Another memory: my mother and I are visiting her parents in Ashfield, a suburb of Sydney. My father isn’t there – he never comes. It’s just the two of us and my maternal grandparents who I barely remember and who seemed remote and scary. We’re on a big bed together and my mother just read me that Winnie the Pooh story where he attaches himself to a balloon and flies into the air to steal honey from the bees. The bees don’t fall for it, and Piglet has to get Christopher Robin to come and shoot Pooh down.

She read me that story. I remember this because I reads the same story to my own daughter and the pictures brought it back to me. I didn’t like the story. I didn’t like the ending, so I made my mother tell it a different way. And the balloon had to be orange – my favorite colour. I could not read yet, and my minor motor skills were so poor I could not colour within the lines – but in that moment, I became a writer.

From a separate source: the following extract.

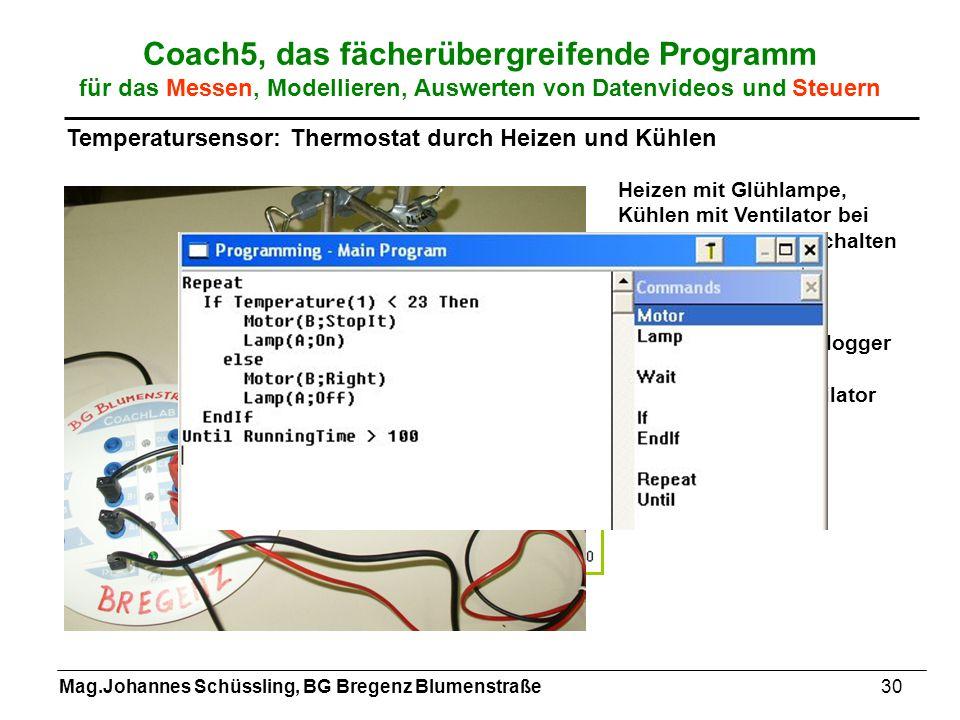 Mag.Johannes Schüssling, BG Bregenz Blumenstraße30 Coach5, das fächerübergreifende Programm für das Messen, Modellieren, Auswerten von Datenvideos und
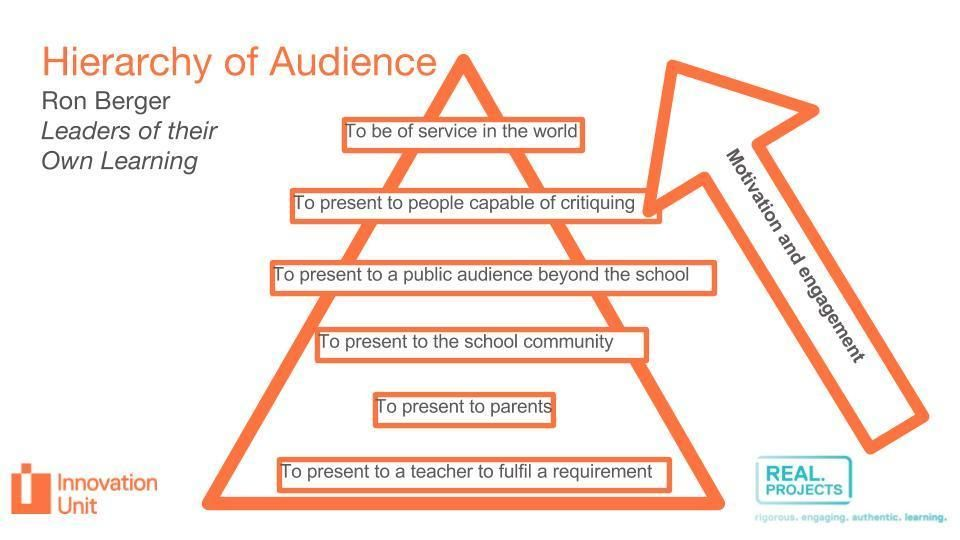 Why an Authentic Audience Matters buff.ly/2FqASxO via @KatieMartinEDU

For fifty years I’ve been answering her postcard. Telling her about the books I read and how they could go differently. And, finally, I had to write to her about how I could go differently. I had to not just come out as a transsexual, in the world, but in writing. Only now I’ve lost her twice, lost into a deeper solitude. She wasn’t there for the childhood where everyone thought I was a boy and even I believed it too. And now she is not there for the childhood that I did not have, as a girl. The letters that she is not there to receive are from someone else who she is not there to not recall. But I keep sending them, as I always have. As I need to do.

For thirty years I’ve written into the void using the name McKenzie Wark. I never really knew why. McKenzie is my middle name. It was my maternal grandmother’s maiden name. I feel certain now that of my two given names, it’s the one my mother chose. Maybe I use it as a signal, or sigil, flung across blank forgetting so she would know it is me and that I need her. Need her at least to have been.

The timer went off. I stopped typing on my laptop. Jackie put down her pen. Dub music filled the space – the DJ had started while we were writing. Gorgeous deep cuts, beyond the reach of Shazam. Lost in the stringing of sentences, I hadn’t noticed although it probably entered the rhythm of typing. We left Public Records and set off on foot, across Brooklyn, to the Brooklyn Bridge, to Manhattan. Jackie wanted to show me her favourite bookstore – Two Bridges – tucked away on the second story of a Chinatown mall. And I loved it. Except that it didn’t carry any of my books.